MORE: Senate passes massive tax cut which raised taxes over $600 billion in middle of night without reading the bill.

Related: Rand Paul on the Fiscal Cliff. “I never considered myself a Rand Paul fan (or enemy), but he seems to be one of the few people making sense right now.”

MORE STILL: Ann Althouse:

Is that a “clear win”? Good lord, whatever happens, the NYT will spin it as a win for Obama. I thought his number was $250,000 for couples, and now, it’s way up at $450,000. That should be called a clear compromise. How hard it must be for the Republicans to compromise, when even clear compromises are declared clear wins for the other side.
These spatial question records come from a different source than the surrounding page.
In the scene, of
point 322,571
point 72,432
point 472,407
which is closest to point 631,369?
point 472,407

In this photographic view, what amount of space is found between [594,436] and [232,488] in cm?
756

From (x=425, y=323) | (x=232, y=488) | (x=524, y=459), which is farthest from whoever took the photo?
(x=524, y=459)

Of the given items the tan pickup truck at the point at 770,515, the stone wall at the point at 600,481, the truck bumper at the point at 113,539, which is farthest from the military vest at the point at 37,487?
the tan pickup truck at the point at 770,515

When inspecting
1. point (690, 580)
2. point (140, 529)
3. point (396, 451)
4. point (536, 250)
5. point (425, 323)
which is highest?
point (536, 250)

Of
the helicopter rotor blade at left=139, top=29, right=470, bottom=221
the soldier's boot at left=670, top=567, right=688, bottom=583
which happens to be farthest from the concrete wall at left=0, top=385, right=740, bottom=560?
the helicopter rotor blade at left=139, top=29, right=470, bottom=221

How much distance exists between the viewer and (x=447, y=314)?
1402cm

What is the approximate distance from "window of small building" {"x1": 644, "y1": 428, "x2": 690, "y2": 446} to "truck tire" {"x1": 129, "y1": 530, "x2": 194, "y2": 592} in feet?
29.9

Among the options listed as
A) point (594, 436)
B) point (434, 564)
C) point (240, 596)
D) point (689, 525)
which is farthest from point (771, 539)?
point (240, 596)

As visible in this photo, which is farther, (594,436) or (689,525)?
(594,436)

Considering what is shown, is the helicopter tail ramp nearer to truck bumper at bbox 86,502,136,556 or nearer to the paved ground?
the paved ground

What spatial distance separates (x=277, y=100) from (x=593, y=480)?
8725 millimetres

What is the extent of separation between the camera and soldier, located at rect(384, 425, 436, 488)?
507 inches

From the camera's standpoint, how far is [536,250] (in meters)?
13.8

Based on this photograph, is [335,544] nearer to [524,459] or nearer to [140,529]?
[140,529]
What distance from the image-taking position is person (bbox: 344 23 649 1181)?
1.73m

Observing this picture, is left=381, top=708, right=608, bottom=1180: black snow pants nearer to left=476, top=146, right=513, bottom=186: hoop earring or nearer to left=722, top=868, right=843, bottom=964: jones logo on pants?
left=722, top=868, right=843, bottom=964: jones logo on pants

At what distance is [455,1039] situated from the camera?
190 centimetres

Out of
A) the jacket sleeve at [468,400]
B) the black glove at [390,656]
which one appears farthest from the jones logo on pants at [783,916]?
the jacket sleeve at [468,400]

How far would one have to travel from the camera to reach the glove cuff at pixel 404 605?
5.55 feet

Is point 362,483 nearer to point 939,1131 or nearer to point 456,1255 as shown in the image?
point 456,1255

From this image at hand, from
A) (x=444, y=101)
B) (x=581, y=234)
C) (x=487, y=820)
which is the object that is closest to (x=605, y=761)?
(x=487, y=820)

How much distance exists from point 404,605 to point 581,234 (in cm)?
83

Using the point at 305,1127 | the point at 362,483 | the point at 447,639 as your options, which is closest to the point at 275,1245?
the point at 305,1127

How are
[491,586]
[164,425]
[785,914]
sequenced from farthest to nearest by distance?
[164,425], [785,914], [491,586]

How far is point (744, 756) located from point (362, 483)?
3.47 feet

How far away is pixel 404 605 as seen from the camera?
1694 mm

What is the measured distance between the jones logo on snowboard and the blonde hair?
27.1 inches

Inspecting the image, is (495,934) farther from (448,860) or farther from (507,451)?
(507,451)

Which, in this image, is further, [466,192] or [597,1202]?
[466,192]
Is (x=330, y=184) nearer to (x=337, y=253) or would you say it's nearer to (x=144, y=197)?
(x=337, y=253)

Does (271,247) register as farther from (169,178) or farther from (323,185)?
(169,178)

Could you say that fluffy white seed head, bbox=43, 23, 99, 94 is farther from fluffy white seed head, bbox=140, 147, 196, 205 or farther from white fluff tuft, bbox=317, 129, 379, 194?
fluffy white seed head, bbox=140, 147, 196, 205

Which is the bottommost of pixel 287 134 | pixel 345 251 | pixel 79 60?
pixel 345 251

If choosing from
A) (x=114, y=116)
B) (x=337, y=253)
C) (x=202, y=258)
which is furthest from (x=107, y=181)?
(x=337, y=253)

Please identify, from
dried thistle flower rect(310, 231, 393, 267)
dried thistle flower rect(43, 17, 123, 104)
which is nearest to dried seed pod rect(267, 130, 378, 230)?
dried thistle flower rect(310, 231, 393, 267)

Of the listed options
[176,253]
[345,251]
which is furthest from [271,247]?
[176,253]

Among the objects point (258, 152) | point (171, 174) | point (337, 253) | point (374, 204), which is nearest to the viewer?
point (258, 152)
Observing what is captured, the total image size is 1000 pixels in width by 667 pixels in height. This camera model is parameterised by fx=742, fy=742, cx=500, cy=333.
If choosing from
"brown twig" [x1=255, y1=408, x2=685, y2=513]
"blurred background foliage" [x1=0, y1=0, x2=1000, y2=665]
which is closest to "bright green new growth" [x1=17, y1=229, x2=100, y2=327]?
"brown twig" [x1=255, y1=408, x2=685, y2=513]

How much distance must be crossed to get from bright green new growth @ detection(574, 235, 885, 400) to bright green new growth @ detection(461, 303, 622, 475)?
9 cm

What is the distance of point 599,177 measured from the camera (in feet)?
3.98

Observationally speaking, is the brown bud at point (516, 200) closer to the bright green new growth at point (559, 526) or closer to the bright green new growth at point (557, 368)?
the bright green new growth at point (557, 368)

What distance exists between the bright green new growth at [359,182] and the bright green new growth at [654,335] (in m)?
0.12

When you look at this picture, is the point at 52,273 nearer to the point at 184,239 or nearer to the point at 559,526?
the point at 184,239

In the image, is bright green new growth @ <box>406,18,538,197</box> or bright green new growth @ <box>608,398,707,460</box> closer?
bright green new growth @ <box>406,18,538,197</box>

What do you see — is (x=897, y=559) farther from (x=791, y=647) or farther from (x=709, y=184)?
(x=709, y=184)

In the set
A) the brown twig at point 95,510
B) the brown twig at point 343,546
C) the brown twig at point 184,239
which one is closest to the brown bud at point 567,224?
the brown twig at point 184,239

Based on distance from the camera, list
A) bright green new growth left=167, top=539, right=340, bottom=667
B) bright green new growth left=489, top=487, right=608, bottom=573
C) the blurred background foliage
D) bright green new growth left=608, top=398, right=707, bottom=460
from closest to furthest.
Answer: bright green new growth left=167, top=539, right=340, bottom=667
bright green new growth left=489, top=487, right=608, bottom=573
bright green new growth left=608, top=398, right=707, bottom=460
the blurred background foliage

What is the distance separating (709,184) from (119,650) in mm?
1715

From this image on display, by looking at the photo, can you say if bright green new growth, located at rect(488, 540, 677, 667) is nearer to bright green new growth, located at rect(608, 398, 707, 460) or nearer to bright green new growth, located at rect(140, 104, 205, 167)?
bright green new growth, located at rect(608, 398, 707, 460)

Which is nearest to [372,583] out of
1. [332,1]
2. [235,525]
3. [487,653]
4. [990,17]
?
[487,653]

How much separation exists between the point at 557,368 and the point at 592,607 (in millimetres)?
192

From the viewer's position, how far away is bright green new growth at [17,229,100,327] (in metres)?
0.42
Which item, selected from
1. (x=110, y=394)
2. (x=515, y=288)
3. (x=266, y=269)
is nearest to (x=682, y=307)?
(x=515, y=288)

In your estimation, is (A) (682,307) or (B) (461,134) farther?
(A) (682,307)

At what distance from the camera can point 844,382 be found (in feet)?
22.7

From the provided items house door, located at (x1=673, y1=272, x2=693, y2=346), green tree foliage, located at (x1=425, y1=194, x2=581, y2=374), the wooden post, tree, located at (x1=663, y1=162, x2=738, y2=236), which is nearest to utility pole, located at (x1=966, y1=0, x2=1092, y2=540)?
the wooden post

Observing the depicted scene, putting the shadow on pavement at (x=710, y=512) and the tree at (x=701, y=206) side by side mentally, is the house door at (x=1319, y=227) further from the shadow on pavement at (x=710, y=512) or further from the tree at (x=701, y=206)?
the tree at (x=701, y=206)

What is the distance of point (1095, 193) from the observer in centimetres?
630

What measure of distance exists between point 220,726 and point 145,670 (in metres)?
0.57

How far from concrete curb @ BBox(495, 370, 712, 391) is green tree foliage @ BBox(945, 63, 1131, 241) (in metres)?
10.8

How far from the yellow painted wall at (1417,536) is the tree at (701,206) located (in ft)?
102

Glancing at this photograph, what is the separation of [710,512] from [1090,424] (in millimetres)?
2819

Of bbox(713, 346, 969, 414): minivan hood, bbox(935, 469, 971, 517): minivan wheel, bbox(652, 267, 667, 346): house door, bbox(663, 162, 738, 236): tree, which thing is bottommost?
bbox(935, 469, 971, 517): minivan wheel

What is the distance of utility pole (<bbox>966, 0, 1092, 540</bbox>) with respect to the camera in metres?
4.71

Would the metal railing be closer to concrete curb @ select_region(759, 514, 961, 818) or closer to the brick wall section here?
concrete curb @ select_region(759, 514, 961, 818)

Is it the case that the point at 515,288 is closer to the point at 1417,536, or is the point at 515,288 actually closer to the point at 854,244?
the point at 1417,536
I notice that it’s $400K for individuals, but only $450K for married couples. That’s a $350K difference in threshold if you’re living together but not married. Is Obama anti-marriage?

THEY TOLD ME IF I VOTED FOR ROMNEY, SCHOOL-PRAYER SUPPORTERS WOULD BE COMING OUT OF THE WOODWORK AFTER THE ELECTION. And they were right!

Illinois state Rep. La Shawn Ford (D-Chicago) made a surprising statement this week about a major change he would like to see in schools: more prayer.

Ford told a group of ministers: “I also urge the ministers here to fight to get prayer back in schools. That’s a mission that we need to do. We need to make sure that we get prayer back in schools in some form or fashion,” KMOX, the CBS radio affiliate in St. Louis, reported.

Ford’s comment, which the radio station reported as being made “out of the blue,” is a real head scratcher.

Well, they didn’t say it would be Republican school-prayer supporters. . . .

CHANGE: Kenyans take up weapons to save wildlife, tourism. “Elephants, he has come to believe, are actually worth more alive than dead, because of the tourists they attract. So Lokinyi stopped poaching and joined a grass-roots squad of rangers — essentially a conservation militia — to protect the wildlife he once slaughtered. Nowadays he gets up at dawn, slurps down a cup of sugary tea, tightens his combat boots and marches off with other villagers to fight poachers. . . . The conservation militias are often the only security forces around, so they have become de facto 911 squads, rushing off to all sorts of emergencies in areas too remote for the police to quickly gain access to and often getting into shootouts with poachers and bandits.”